(PAGE EXCERPT Opens)

Find coordinates of 3rd right triangle point, having 2 sets of coordinates and an arm length.

Question

I need to find XY of the 3rd tip of the triangle. I have X1 and Y1, X2 and Y2 as well as I know the distance C

I need a formula that I can use in a code to do the calculations. Triangle is always at a right angle, and I always know X1Y1, X2Y2 and C. On the picture greyed-out parts I dont know. Triangle will not always be 'flat' i.e. X1 != X2. Also C may be positive or negative.

I tried looking at other answers like How to find coordinates of 3rd vertex of a right angled triangle when everything else is known? but I am not really good at geometry (as you can probably tell) and I have no idea where do m and n come from. So a simple answer for a simple programmer would be ideal :).

Answer 1

Algorithm:

Step 1. Form $(X_2 - X_1, \, Y_2-Y_1)$ which is the vector from the first vertex to the second. It spans the edge of the triangle from vertex $1$ to vertex $2$.

Step 2. Change it into $\epsilon \, (Y_1 - Y_2, \, X_2 - X_1)$ which is the vector orthogonal to the vector from step 1. This new vector is parallel to the edge from vertex $2$ to vertex $3$. However, it doesn't have the proper length. The parameter $\epsilon = \pm 1$ because the vector can point "up" or "down" so there will be two solutions to your problem: vertex $3$ can be on one or the other side of the edge from vertex $1$ to vertex $2$.

Step 3. Calculate the length of the vector from step 2, which is $$L = \sqrt{(X_2 - X_1)^2 + (Y_2 - Y_1)^2}$$

Step 4. Form the new vector $$\epsilon \,\left(\frac{Y_1 - Y_2}{L}, \, \frac{X_2 - X_1}{L}\right)$$ which is obtained by dividing the vector from step 2 by its length. This is a vector of unit length and parallel to the vector from step 2.

(PAGE EXCERPT Closes)
(DATA SECTION Opens)

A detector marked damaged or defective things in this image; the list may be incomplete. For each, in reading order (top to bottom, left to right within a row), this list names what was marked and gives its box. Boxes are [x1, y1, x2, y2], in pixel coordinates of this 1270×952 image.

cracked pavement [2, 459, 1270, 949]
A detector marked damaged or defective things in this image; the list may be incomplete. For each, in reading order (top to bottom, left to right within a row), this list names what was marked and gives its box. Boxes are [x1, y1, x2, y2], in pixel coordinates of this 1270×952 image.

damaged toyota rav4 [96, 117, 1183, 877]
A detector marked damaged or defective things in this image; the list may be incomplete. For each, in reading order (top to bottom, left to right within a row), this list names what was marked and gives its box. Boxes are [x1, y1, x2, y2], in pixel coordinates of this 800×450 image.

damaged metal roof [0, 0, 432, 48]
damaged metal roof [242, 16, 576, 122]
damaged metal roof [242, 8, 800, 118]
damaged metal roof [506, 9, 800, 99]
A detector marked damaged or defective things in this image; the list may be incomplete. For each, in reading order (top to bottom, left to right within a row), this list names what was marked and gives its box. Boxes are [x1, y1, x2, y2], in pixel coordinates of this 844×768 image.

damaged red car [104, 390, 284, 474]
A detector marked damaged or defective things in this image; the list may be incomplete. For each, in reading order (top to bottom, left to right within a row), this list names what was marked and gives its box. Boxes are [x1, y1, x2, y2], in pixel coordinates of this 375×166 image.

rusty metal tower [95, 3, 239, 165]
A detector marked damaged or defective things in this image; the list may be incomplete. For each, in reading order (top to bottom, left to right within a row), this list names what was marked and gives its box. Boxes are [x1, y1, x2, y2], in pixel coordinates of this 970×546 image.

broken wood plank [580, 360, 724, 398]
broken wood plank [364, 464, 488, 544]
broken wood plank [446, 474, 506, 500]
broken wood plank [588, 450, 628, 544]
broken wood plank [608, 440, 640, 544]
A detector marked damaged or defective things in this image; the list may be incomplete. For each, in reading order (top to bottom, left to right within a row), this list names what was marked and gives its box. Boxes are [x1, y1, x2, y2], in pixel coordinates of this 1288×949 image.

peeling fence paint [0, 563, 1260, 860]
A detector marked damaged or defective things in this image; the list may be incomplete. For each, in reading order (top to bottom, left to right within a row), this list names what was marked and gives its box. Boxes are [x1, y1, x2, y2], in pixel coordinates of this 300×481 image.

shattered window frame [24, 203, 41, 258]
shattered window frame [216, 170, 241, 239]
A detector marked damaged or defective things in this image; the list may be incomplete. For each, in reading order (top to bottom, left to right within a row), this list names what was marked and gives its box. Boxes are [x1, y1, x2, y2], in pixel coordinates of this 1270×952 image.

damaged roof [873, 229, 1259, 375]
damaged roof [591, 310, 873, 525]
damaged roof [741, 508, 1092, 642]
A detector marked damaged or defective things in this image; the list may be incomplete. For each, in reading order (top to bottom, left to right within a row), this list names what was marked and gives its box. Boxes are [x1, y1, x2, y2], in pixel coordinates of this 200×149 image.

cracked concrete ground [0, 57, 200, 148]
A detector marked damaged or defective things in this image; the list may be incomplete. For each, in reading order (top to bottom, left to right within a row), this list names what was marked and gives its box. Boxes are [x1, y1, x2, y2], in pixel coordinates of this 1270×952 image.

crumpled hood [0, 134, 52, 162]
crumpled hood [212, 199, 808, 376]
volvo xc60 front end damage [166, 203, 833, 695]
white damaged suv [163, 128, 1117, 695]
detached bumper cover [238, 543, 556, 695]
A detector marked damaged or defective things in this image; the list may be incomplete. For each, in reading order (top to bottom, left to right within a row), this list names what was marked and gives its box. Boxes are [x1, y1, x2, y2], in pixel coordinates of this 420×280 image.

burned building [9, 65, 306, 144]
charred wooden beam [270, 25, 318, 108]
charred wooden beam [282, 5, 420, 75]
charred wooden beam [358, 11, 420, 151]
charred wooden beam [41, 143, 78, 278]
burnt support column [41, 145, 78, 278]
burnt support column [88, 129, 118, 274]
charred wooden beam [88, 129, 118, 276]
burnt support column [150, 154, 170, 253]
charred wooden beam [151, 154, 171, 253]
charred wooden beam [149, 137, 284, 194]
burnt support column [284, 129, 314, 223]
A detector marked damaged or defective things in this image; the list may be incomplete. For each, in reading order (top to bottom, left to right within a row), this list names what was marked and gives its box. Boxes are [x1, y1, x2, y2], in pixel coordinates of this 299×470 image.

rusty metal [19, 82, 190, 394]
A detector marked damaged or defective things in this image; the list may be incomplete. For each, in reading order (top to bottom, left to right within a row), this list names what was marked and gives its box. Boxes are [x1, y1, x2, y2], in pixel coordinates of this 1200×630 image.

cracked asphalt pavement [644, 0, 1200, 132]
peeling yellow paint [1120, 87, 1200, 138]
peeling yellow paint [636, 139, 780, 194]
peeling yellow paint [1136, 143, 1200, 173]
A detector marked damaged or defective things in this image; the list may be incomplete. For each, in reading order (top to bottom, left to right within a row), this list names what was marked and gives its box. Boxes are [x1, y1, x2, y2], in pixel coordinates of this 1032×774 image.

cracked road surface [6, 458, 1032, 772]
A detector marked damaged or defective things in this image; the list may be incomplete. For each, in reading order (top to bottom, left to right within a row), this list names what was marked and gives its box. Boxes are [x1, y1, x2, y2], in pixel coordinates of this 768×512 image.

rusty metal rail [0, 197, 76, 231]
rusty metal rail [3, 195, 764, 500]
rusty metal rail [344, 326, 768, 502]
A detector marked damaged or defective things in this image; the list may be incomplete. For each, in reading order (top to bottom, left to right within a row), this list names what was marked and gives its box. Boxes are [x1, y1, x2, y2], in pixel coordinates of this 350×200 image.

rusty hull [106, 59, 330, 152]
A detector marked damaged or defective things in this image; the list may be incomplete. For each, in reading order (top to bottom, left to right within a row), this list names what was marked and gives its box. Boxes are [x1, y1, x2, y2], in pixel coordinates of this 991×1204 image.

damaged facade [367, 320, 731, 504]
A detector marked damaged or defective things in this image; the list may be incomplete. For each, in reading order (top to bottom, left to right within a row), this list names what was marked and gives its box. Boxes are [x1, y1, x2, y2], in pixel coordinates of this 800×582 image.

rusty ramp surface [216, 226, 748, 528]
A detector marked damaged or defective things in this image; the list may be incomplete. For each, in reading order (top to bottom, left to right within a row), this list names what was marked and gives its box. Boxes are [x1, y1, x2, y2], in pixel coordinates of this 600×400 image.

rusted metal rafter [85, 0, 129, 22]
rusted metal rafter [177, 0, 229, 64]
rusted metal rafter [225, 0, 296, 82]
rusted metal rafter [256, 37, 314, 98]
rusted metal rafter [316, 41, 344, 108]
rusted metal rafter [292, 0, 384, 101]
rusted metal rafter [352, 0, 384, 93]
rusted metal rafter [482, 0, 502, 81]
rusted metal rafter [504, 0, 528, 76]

(DATA SECTION Closes)

_WHAT THE EXERCISE ASKS_
Answer these questions about the right-triangle thread:
1. Which three values does the asker say are always known?
2. What values can the parameter ε take in Step 2?
3. In Step 4, what is the vector from Step 2 divided by?
The listing was taken from a separate source, unrelated to the right-triangle thread.

_PROBLEM SOLUTION_
1. X1Y1, X2Y2 and C.
2. +1 or −1.
3. Its length, L.